Main Attraction

Twin Forks is not a side project for former Dashboard Confessional star Chris Carrabba

Photo by Michael Dubin

Nearly a decade and a half ago, the music gods decided the time for middle-aged pop divas and nu-metal bands were to be done with, and they gave birth to a new musical genius that both reign and polarize the music world for the next decade.

From Boca Raton, FL.

His name is Chris Carrabba. You may know him from his earlier bands, Further Seems Forever or Dashboard Confessional. But now, with the debut album from his newest venture, Twin Forks, in the hands of the public, we sat down with the legend to figure out where this new sound developed, how the new band deals with the Dashboard audiences and, most importantly, talk Taylor Swift and Footloose.

Americana, anyone?

For those who haven’t heard Twin Forks’ music before, how would you describe your sound?
Well, I guess it’s a bit like… It’s a boot stompin’, folk kind of approach to music. It’s really joyful and celebratory.

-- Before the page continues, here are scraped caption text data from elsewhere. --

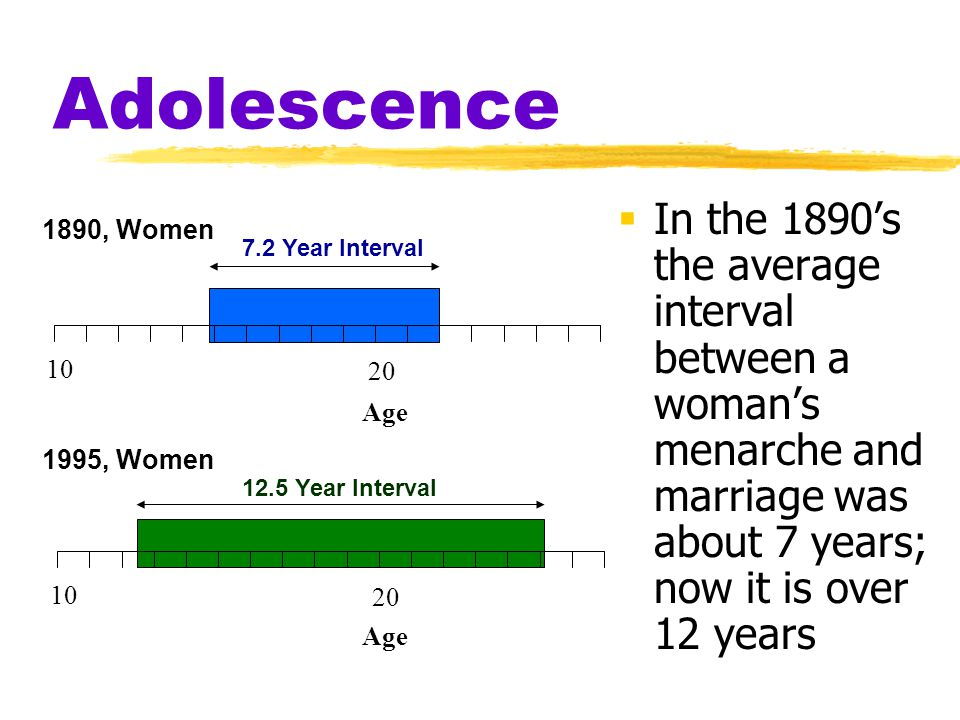 Adolescence In the 1890's the average interval between a woman's menarche and marriage was about 7 years; now it is over 12 years.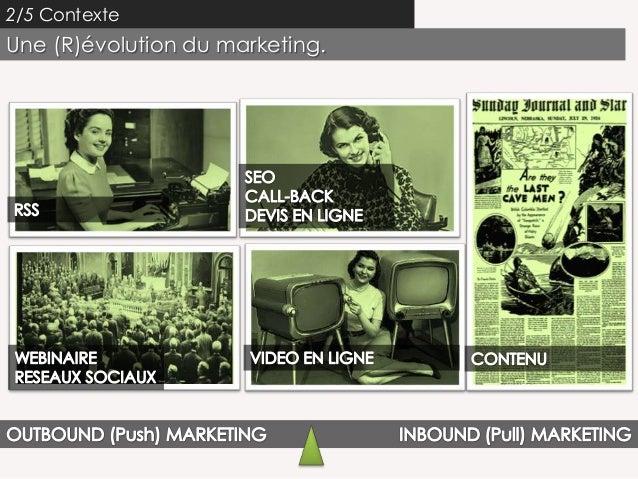 2/5 ContexteUne (R)évolution du marketing.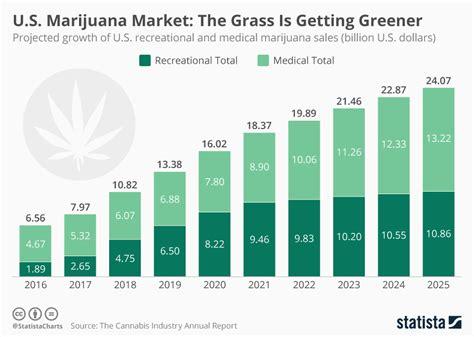 help user accounts united states department of health chart u s marijuana market the grass is getting greener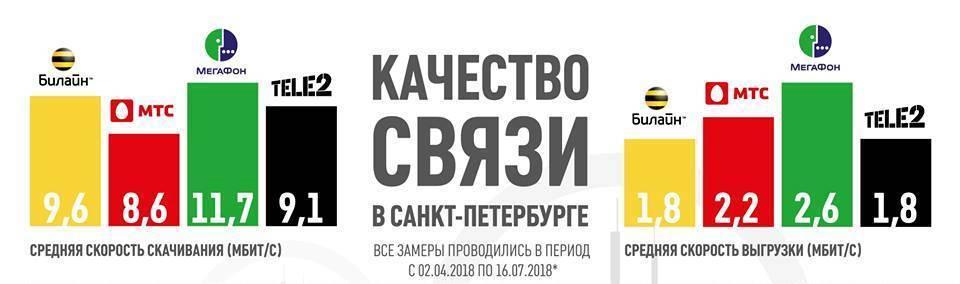 Какие операторы поддерживают esim в россии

Your past projects such as Dashboard Confessional and Further Seems Forever differ musically from each other, as well as Twin Forks. What inspired you to create this new project?
The original inspiration was to play with a lot of the guys and girls that are in the lineup now. Originally, I was recording something a little bit more delicate and understated, and then the dynamics became more exciting, I guess.

All of you have been in different bands over the years, so how did Twin Forks come together?
It’s because we’ve both traveled together or worked together in different capacities. I was the only person that knew everybody else in the band. None of the other guys knew each other, so that was part of my experiment. I found these specific people to be incredibly positive people, and I thought it would be great to put them together and see if that combination of people would, I don’t know be…

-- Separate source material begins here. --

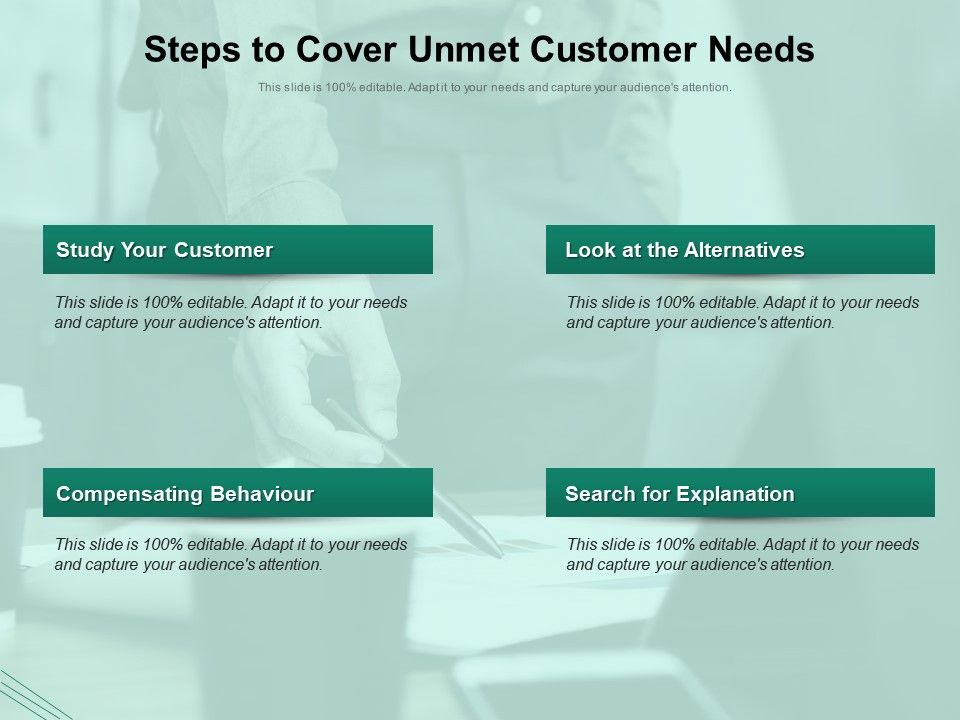 Steps To Cover Unmet Customer Needs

Yeah, I guess, work. And it did. It really did. I’m really pleased. I love my band mates very much.

So you had worked with everyone at some point in your career?
Yeah. Suzie opened for me with her band, The Narrative, quite a bit, and Jonathan produced a lot of music for me, including the Further Seems Forever record, the last one. And Ben and I toured together a lot when Brand New was opening for Dashboard, and when Bad Books was playing, and when Manchester Orchestra and all those bands were passing through.

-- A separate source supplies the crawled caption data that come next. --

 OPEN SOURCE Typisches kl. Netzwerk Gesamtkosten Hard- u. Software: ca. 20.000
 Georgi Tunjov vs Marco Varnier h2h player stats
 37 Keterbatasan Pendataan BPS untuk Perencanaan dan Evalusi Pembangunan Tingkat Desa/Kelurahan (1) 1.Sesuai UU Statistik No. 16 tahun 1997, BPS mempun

What influenced the songs for this record?
It (goes) back to those influences I had grown up with that I actually had been avoiding for a while. … I don’t know exactly what my reasoning was. I guess I didn’t want it to be too obvious, at the time, what my influences were. But I guess I got more confident in (my) songwriting over the years, and I kind of embraced that idea, like working within the parameters of the music that I’ve grown up on. I’m still trying to excel.

Finally getting it out of your system?
Yeah! Well, I don’t know if it’s getting it out my system, but it’s certainly in my system.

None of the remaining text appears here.